More than 500,000 cases of bladder cancer are diagnosed each year worldwide. When the cancer is large or has spread beyond the bladder, patients are typically treated with chemotherapy followed by a radical cystectomy, which is when the bladder, nearby lymph nodes and surrounding organs are surgically removed.
Cacciamani and fellow Keck Medicine researchers searched databases to select 17 studies that reported on the impact of tobacco smoking on chemotherapy response and survival outcomes of 13,777 patients following radical cystectomy. Of these patients, 40.8% were active smokers at the time of the surgery, 14.1% former smokers and 45.1% had never smoked or were not smoking at the time of the surgery.
The study showed that active smokers responded worse to chemotherapy and had higher mortality rates, both in general and specifically from bladder cancer, and a higher rate of bladder cancer recurrence than patients who never smoked or were not smoking at the time of surgery.
Former smokers also fared worse in these categories than those who had never smoked, even though the differences were less significant.
One reason smoking affects outcomes is that nicotine has shown to suppress the body’s immune system, leading to more complications, according to the study authors. “In addition, patients with a history of smoking tend to have more aggressive forms of cancer and, if they survive bladder cancer, are more at risk for other potentially fatal cancers, such as lung cancer,” says Cacciamani.
Looking forward, the researchers recommend that health care professionals advise bladder cancer patients to stop smoking after their diagnoses. “The research suggests that as long as a person is not smoking at the time of chemotherapy and surgery, they might do better,” says Cacciamani.
He also recommends that physicians monitor smokers more carefully post-surgery than other patients because they are more at risk for complications or death.

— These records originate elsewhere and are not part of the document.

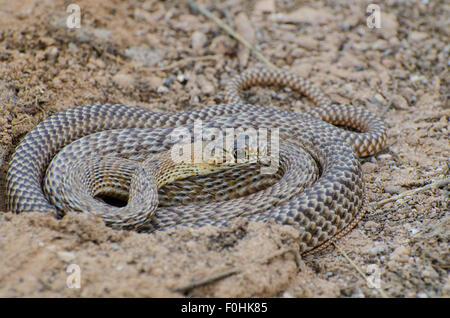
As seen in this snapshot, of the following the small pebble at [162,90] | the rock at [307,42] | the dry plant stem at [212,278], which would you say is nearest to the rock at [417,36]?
the rock at [307,42]

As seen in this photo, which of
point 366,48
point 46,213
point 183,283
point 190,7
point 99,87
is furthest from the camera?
point 190,7

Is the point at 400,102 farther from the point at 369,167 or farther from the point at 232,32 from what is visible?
the point at 232,32

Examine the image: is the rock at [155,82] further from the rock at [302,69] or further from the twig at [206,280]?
the twig at [206,280]

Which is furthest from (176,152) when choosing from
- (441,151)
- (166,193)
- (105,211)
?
(441,151)

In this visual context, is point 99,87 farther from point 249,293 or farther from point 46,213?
point 249,293

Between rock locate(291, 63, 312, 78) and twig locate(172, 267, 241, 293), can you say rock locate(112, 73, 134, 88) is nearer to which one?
rock locate(291, 63, 312, 78)

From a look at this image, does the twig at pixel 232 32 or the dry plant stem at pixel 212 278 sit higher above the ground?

In addition, the study authors recommend that future studies or clinical trials involving bladder cancer chart patients’ smoking status to create a more accurate picture of what factors affect cancer survival and recurrence.
“While this study does not answer all the questions, it is an excellent starting point for investigating the association between smoking and long-term oncological outcomes, and will hopefully lead to new protocols that will benefit patients,” says Cacciamani.
Other Keck Medicine physicians who authored the study include Mihir Desai, MD, Parkash Gill, MD, Inderbir Gill, MD, and Hooman Djaladat, MD, MS. Saum Ghodoussipour, MD, who is a former surgical oncology fellow with Keck Medicine, co-authored the study.
Researchers from medical institutions in Austria, Italy and Russia also participated in the study.